Impulsions panafricaines
Depuis la chute de Mouammar Kadhafi en Lybie, les projets politiques panafricains ont quelque peu ralenti. Mais les Églises chrétiennes se lancent dans des projets ambitieux à l’échelle du continent.
Le projet d’unification de l’Europe doit beaucoup à la démocratie chrétienne. De Robert Schuman à Jacques Delors, les Français ne furent pas les derniers à imaginer, à l’aide de leur cadre de pensée catholique, une maison commune, paneuropéenne, qui dépasse les égoïsmes nationalistes.
Sur la rive sud de la Méditerranée, c’est une autre musique qui s’est jouée. Depuis les indépendances, le christianisme ne s’est pas particulièrement signalé en matière panafricaine. C’est du côté de la politique que cette ambition s’est surtout déclinée, avec des figures notables comme Mouammar Kadhafi (1942-2011), à la tête de la Libye de 1969 à 2011. Ami de Nelson Mandela, dont il avait soutenu précocement le parti, l’ANC, Kadhafi alla jusqu’à se faire proclamer « roi des rois traditionnels d’Afrique » en 2009, alors qu’il préside, pour un an, l’Union africaine. Depuis la destruction de l’État libyen à partir de 2011 sous l’effet de l’intervention militaire internationale, les offres les plus spectaculaires de panafricanisme politique ont reflué quelque peu.

========================================

**Exercice court A**
Pouvez-vous réécrire sous forme de liste le paragraphe du texte qui commence par « Sur la rive sud de la Méditerranée », en conservant ses faits principaux ?
Le texte et les enregistrements n'ont aucun rapport entre eux.

**Données**
========================================

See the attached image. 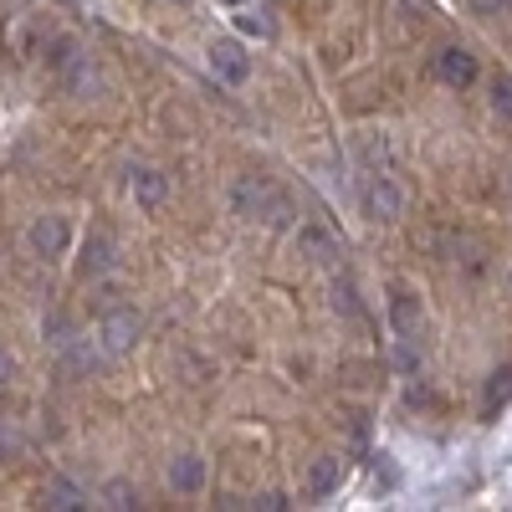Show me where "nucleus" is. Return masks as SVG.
Wrapping results in <instances>:
<instances>
[{"instance_id": "1", "label": "nucleus", "mask_w": 512, "mask_h": 512, "mask_svg": "<svg viewBox=\"0 0 512 512\" xmlns=\"http://www.w3.org/2000/svg\"><path fill=\"white\" fill-rule=\"evenodd\" d=\"M231 216L241 221H267V226H292V200L267 180V175H236L231 180Z\"/></svg>"}, {"instance_id": "2", "label": "nucleus", "mask_w": 512, "mask_h": 512, "mask_svg": "<svg viewBox=\"0 0 512 512\" xmlns=\"http://www.w3.org/2000/svg\"><path fill=\"white\" fill-rule=\"evenodd\" d=\"M139 333H144V318H139L134 308H113V313L98 323V344H103L108 359H123V354H134Z\"/></svg>"}, {"instance_id": "3", "label": "nucleus", "mask_w": 512, "mask_h": 512, "mask_svg": "<svg viewBox=\"0 0 512 512\" xmlns=\"http://www.w3.org/2000/svg\"><path fill=\"white\" fill-rule=\"evenodd\" d=\"M405 205H410V195H405L400 180L369 175V185H364V216H369V221H400Z\"/></svg>"}, {"instance_id": "4", "label": "nucleus", "mask_w": 512, "mask_h": 512, "mask_svg": "<svg viewBox=\"0 0 512 512\" xmlns=\"http://www.w3.org/2000/svg\"><path fill=\"white\" fill-rule=\"evenodd\" d=\"M57 77H62V88H67L77 103L103 98V72H98V62H93L88 52H72V57L57 67Z\"/></svg>"}, {"instance_id": "5", "label": "nucleus", "mask_w": 512, "mask_h": 512, "mask_svg": "<svg viewBox=\"0 0 512 512\" xmlns=\"http://www.w3.org/2000/svg\"><path fill=\"white\" fill-rule=\"evenodd\" d=\"M210 72H216L226 88H241V82L251 77V52L241 47L236 36H221V41H210Z\"/></svg>"}, {"instance_id": "6", "label": "nucleus", "mask_w": 512, "mask_h": 512, "mask_svg": "<svg viewBox=\"0 0 512 512\" xmlns=\"http://www.w3.org/2000/svg\"><path fill=\"white\" fill-rule=\"evenodd\" d=\"M128 195H134L139 210H164V200H169V175H164L159 164H134V169H128Z\"/></svg>"}, {"instance_id": "7", "label": "nucleus", "mask_w": 512, "mask_h": 512, "mask_svg": "<svg viewBox=\"0 0 512 512\" xmlns=\"http://www.w3.org/2000/svg\"><path fill=\"white\" fill-rule=\"evenodd\" d=\"M436 72H441L446 88H472V82L482 77L477 52H466V47H446V52H436Z\"/></svg>"}, {"instance_id": "8", "label": "nucleus", "mask_w": 512, "mask_h": 512, "mask_svg": "<svg viewBox=\"0 0 512 512\" xmlns=\"http://www.w3.org/2000/svg\"><path fill=\"white\" fill-rule=\"evenodd\" d=\"M164 482H169V492L195 497V492L205 487V456H195V451H180L175 461L164 466Z\"/></svg>"}, {"instance_id": "9", "label": "nucleus", "mask_w": 512, "mask_h": 512, "mask_svg": "<svg viewBox=\"0 0 512 512\" xmlns=\"http://www.w3.org/2000/svg\"><path fill=\"white\" fill-rule=\"evenodd\" d=\"M67 241H72V226H67V216H36L31 221V251L36 256H62L67 251Z\"/></svg>"}, {"instance_id": "10", "label": "nucleus", "mask_w": 512, "mask_h": 512, "mask_svg": "<svg viewBox=\"0 0 512 512\" xmlns=\"http://www.w3.org/2000/svg\"><path fill=\"white\" fill-rule=\"evenodd\" d=\"M390 323H395V338H420L425 328V308L410 287H395L390 292Z\"/></svg>"}, {"instance_id": "11", "label": "nucleus", "mask_w": 512, "mask_h": 512, "mask_svg": "<svg viewBox=\"0 0 512 512\" xmlns=\"http://www.w3.org/2000/svg\"><path fill=\"white\" fill-rule=\"evenodd\" d=\"M113 267H118L113 231H88V241H82V272H88V277H108Z\"/></svg>"}, {"instance_id": "12", "label": "nucleus", "mask_w": 512, "mask_h": 512, "mask_svg": "<svg viewBox=\"0 0 512 512\" xmlns=\"http://www.w3.org/2000/svg\"><path fill=\"white\" fill-rule=\"evenodd\" d=\"M338 487H344V461L338 456H313L308 461V492L313 497H333Z\"/></svg>"}, {"instance_id": "13", "label": "nucleus", "mask_w": 512, "mask_h": 512, "mask_svg": "<svg viewBox=\"0 0 512 512\" xmlns=\"http://www.w3.org/2000/svg\"><path fill=\"white\" fill-rule=\"evenodd\" d=\"M297 256H308V262H333L338 256V241L323 231V226H297Z\"/></svg>"}, {"instance_id": "14", "label": "nucleus", "mask_w": 512, "mask_h": 512, "mask_svg": "<svg viewBox=\"0 0 512 512\" xmlns=\"http://www.w3.org/2000/svg\"><path fill=\"white\" fill-rule=\"evenodd\" d=\"M98 507H113V512H128V507H139V492H134V482H123V477L103 482V492H98Z\"/></svg>"}, {"instance_id": "15", "label": "nucleus", "mask_w": 512, "mask_h": 512, "mask_svg": "<svg viewBox=\"0 0 512 512\" xmlns=\"http://www.w3.org/2000/svg\"><path fill=\"white\" fill-rule=\"evenodd\" d=\"M507 400H512V369H497V374L487 379V400H482V415L492 420V415H497Z\"/></svg>"}, {"instance_id": "16", "label": "nucleus", "mask_w": 512, "mask_h": 512, "mask_svg": "<svg viewBox=\"0 0 512 512\" xmlns=\"http://www.w3.org/2000/svg\"><path fill=\"white\" fill-rule=\"evenodd\" d=\"M47 507H93V497L82 492L77 482H52L47 487Z\"/></svg>"}, {"instance_id": "17", "label": "nucleus", "mask_w": 512, "mask_h": 512, "mask_svg": "<svg viewBox=\"0 0 512 512\" xmlns=\"http://www.w3.org/2000/svg\"><path fill=\"white\" fill-rule=\"evenodd\" d=\"M415 344H420V338H395V369H400V374H420L425 359H420Z\"/></svg>"}, {"instance_id": "18", "label": "nucleus", "mask_w": 512, "mask_h": 512, "mask_svg": "<svg viewBox=\"0 0 512 512\" xmlns=\"http://www.w3.org/2000/svg\"><path fill=\"white\" fill-rule=\"evenodd\" d=\"M21 451H26V436L16 431L11 420H0V461H16Z\"/></svg>"}, {"instance_id": "19", "label": "nucleus", "mask_w": 512, "mask_h": 512, "mask_svg": "<svg viewBox=\"0 0 512 512\" xmlns=\"http://www.w3.org/2000/svg\"><path fill=\"white\" fill-rule=\"evenodd\" d=\"M492 113L512 123V82H507V77H497V82H492Z\"/></svg>"}, {"instance_id": "20", "label": "nucleus", "mask_w": 512, "mask_h": 512, "mask_svg": "<svg viewBox=\"0 0 512 512\" xmlns=\"http://www.w3.org/2000/svg\"><path fill=\"white\" fill-rule=\"evenodd\" d=\"M47 338H52V344H57V349H67V344H72V338H77V333H72V323H67L62 313H57V318H47Z\"/></svg>"}, {"instance_id": "21", "label": "nucleus", "mask_w": 512, "mask_h": 512, "mask_svg": "<svg viewBox=\"0 0 512 512\" xmlns=\"http://www.w3.org/2000/svg\"><path fill=\"white\" fill-rule=\"evenodd\" d=\"M236 21H241V31H256V36H267V31H272V26H267V16H256V11H241Z\"/></svg>"}, {"instance_id": "22", "label": "nucleus", "mask_w": 512, "mask_h": 512, "mask_svg": "<svg viewBox=\"0 0 512 512\" xmlns=\"http://www.w3.org/2000/svg\"><path fill=\"white\" fill-rule=\"evenodd\" d=\"M251 507H262V512H282V507H292V502H287L282 492H262V497H256Z\"/></svg>"}, {"instance_id": "23", "label": "nucleus", "mask_w": 512, "mask_h": 512, "mask_svg": "<svg viewBox=\"0 0 512 512\" xmlns=\"http://www.w3.org/2000/svg\"><path fill=\"white\" fill-rule=\"evenodd\" d=\"M16 379V359H11V349H0V390Z\"/></svg>"}, {"instance_id": "24", "label": "nucleus", "mask_w": 512, "mask_h": 512, "mask_svg": "<svg viewBox=\"0 0 512 512\" xmlns=\"http://www.w3.org/2000/svg\"><path fill=\"white\" fill-rule=\"evenodd\" d=\"M472 6H477L482 16H497V11H507V6H512V0H472Z\"/></svg>"}, {"instance_id": "25", "label": "nucleus", "mask_w": 512, "mask_h": 512, "mask_svg": "<svg viewBox=\"0 0 512 512\" xmlns=\"http://www.w3.org/2000/svg\"><path fill=\"white\" fill-rule=\"evenodd\" d=\"M507 287H512V272H507Z\"/></svg>"}, {"instance_id": "26", "label": "nucleus", "mask_w": 512, "mask_h": 512, "mask_svg": "<svg viewBox=\"0 0 512 512\" xmlns=\"http://www.w3.org/2000/svg\"><path fill=\"white\" fill-rule=\"evenodd\" d=\"M180 6H190V0H180Z\"/></svg>"}]
</instances>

========================================

**Exercice court B**
Comptez les lignes des enregistrements qui contiennent la chaîne « instances », en respectant la casse : combien y en a-t-il ? Donnez seulement le nombre.

**Réponse complète A**
- Au sud de la Méditerranée, depuis les indépendances, le christianisme ne s'est guère distingué en matière panafricaine.
- L'ambition panafricaine s'est surtout manifestée en politique, notamment avec Mouammar Kadhafi (1942-2011), à la tête de la Libye de 1969 à 2011.
- Ami de Nelson Mandela, dont il avait soutenu tôt le parti, l'ANC, Kadhafi s'est fait proclamer « roi des rois traditionnels d'Afrique » en 2009, alors qu'il présidait l'Union africaine pour un an.
- Depuis la destruction de l'État libyen à partir de 2011, sous l'effet de l'intervention militaire internationale, les offres les plus spectaculaires de panafricanisme politique ont quelque peu reflué.

**Réponse complète B**
3